Creating a dedicated "Quiet Space" at Work

Lizzie Williams

If you’ve ever been to my office at OST you’ve probably looked around at one of our gorgeous kitchens, the beautifully restored brick, or the custom shuffleboard table and thought, “Man! How do I get a job here!?”. It’s a seriously beautiful work space. However, one downfall of having an open-concept office, where even our conference room doors are glass, is there isn’t a ton of privacy. That can cause discomfort for those times when you receive a tough call, when you’re fighting a migraine, or you just need a minute to yourself. We recently recognized an additional need for a dedicated private space that, as a young company, we hadn't needed before - a spot for moms returning to work to pump their breast milk. In order to provide a private space that would be suited for all needs, our OST Well-being team decided to jump in and create a designated “Quiet Room” for team members seeking a mid-day respite.

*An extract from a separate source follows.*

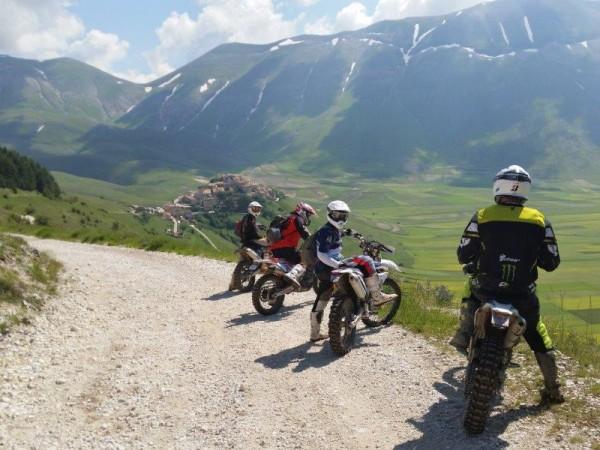 Gran Sasso: giovane cade da moto enduro a Isola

When we decided to move forward with the creation of the Quiet Room we knew we only had one month until the first of our new moms would be returning to work. Since I haven’t had any children myself, I quickly started researching best-practices online for workplace pump rooms and talking to colleagues and friends who returned to work shortly after having babies. We put together a list of room must-haves, nice-to-haves and maybe-laters. We worked with our facilities team to secure a room and then we went to work drafting out a floor plan. Within just a few quick weeks we had a fully operational, comfortable, private space.

Once the new moms started returning to work we asked if there was anything else we missed, or things that we bought that they didn’t need. We've done our best to compile all the research, suggestions, and comments that we've heard and created a guide so other people who are looking to create this type of space in their own offices can have a solid starting point. I will say, one thing I learned through working on this project is that it’s really not that hard and it doesn’t have to be a huge investment, but it makes a BIG difference for the people using it.



  • Re-purpose an unused, or underutilized, conference room  - heck, even a closet! It does not have to be big! The room we used was a little 9’x11’ conference room that no one liked because it was small and had no windows. Some actually referred to it as “the interrogation room”.
  • If the door has glass panels make sure you get a full-coverage shade or replace the door with a solid one. (We swapped doors with an office that didn’t need it.)
  • Make sure the door has a lock!
  • To let people know that the room is in use we simply hung a “Do not disturb” on the handle. That works great for our office but other companies I know of have added the room to their reservable conference system so you can “check it out” when needed.


  • Comfortable seating - with pillows and a blanket. (We found a couch from for $350 and had it delivered directly to the office - easy peasy!)
  • An additional seat or two, since the room might be used by more than one person
  • A foot stool (I snagged a $40 ottoman at Meijer & it works great)
  • A refrigerator is very helpful so moms can immediately put their milk away and don’t have to walk around the office carrying it. (Mini fridges are <$100)
  • A storage location so people can leave their pump at the office. (We used an old filing cabinet - not glamorous, but does the job!)
  • A small table
  • A trash can
  • Hand sanitizer
  • A mirror (I didn’t think of this right away but makes total sense)
  • Reading material (Ideas: Amy Poehler’s new book, a few magazines, etc.)
  • Kleenex
  • Paper towel + baby friendly cleaner for any spills
  • A power strip
  • A clock that can be seen from the couch


  • A sink
  • Phone chargers
  • TV (with a remote) 
  • If you have a lot of new moms it might be worth investing in a pump that anyone is welcome to use. They would just be responsible for bringing their own attachments.
  • A fan/white noise machine or a Bluetooth music player. Turns out pumps are not exactly quiet and some new moms can feel uncomfortable having their co-workers hear them pumping..
  • A plant (Just make sure if you don’t have windows in the room that it’s a shade-loving plant!)
  • Artwork - I mean, if you’re gonna do it, might as well do it right. :)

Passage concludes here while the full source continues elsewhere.